The practical effect

The decision considered the Motor Accident Insurance Act 1994. However, it is being touted in other personal injury claims governed by both the Personal Injuries Proceedings Act 2002 and the Workers’ Compensation and Rehabilitation Act 2003 with analogous procedural obligations. Observations about the objectives under the UCPR are of course relevant to all litigated claims in Queensland.
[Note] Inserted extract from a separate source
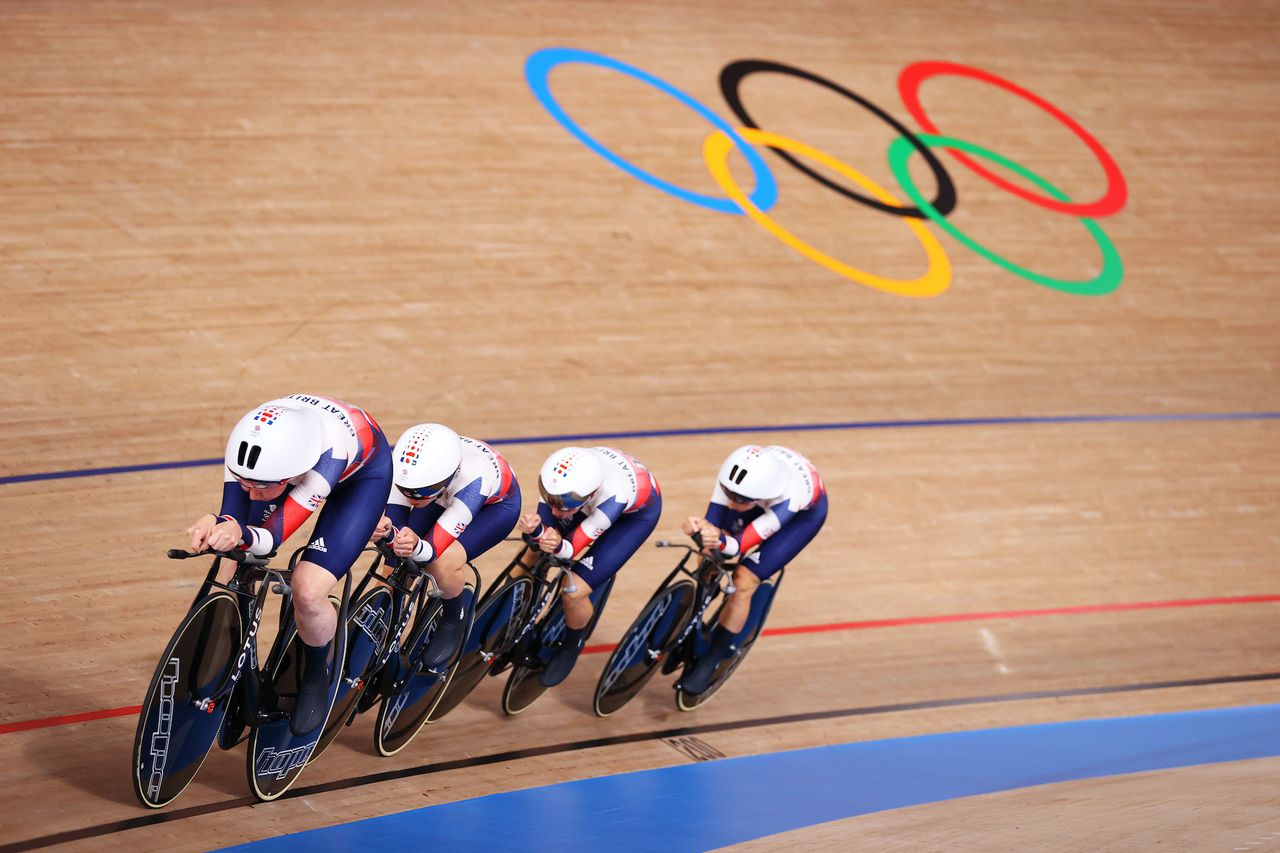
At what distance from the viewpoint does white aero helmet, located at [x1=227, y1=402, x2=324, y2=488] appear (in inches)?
119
A number of active claims have already been subjected to standardised responses relying on this authority and requesting medico-legal panels with appointment availability complying with the ‘3 month rule’. Of course, the true effect of the decision in setting a specific timeframe on what is ‘reasonable’ is subject to argument. Guidance on this point can be found in the judgment, with Byrne J observing that:

“…the plaintiff’s solicitors specified three months as a reasonable period of time but the defendants failed to submit a panel of occupational therapists who all had availability… within that period. No criticism of the plaintiff’s specification was made…nor could it have been given the unchallenged evidence… but whether such a period in another case may rightly be regarded as reasonable will depend on many of the factors I touched on in Behrens v Nguyen & Ors as well of course on the availability of the particular specialists who are needed to conduct the review…”.

In practice, the scheduling of medico-legal examinations has become particularly difficult due to limited appointment availability of specialists in many fields, in large part due to effects stemming from COVID19 restrictions. This has resulted in a fairly rapid shift in the approach to preferred medical panels and exploration of alternative panel options.

Implications for you

Parties need to be particularly mindful of the timeframes for both proposing medico-legal appointments, and scheduling appointments once a nomination has been made. Whilst arguments can certainly be made about the proper construction and application of the decision in Bona, it is important to take heed of the observations made about the timely and efficient progression of matters. On a practical level, flexibility will be required in situations where a preferred panel cannot deliver within a reasonable timeframe and opportunities will arise for new medico-legal experts to be tested.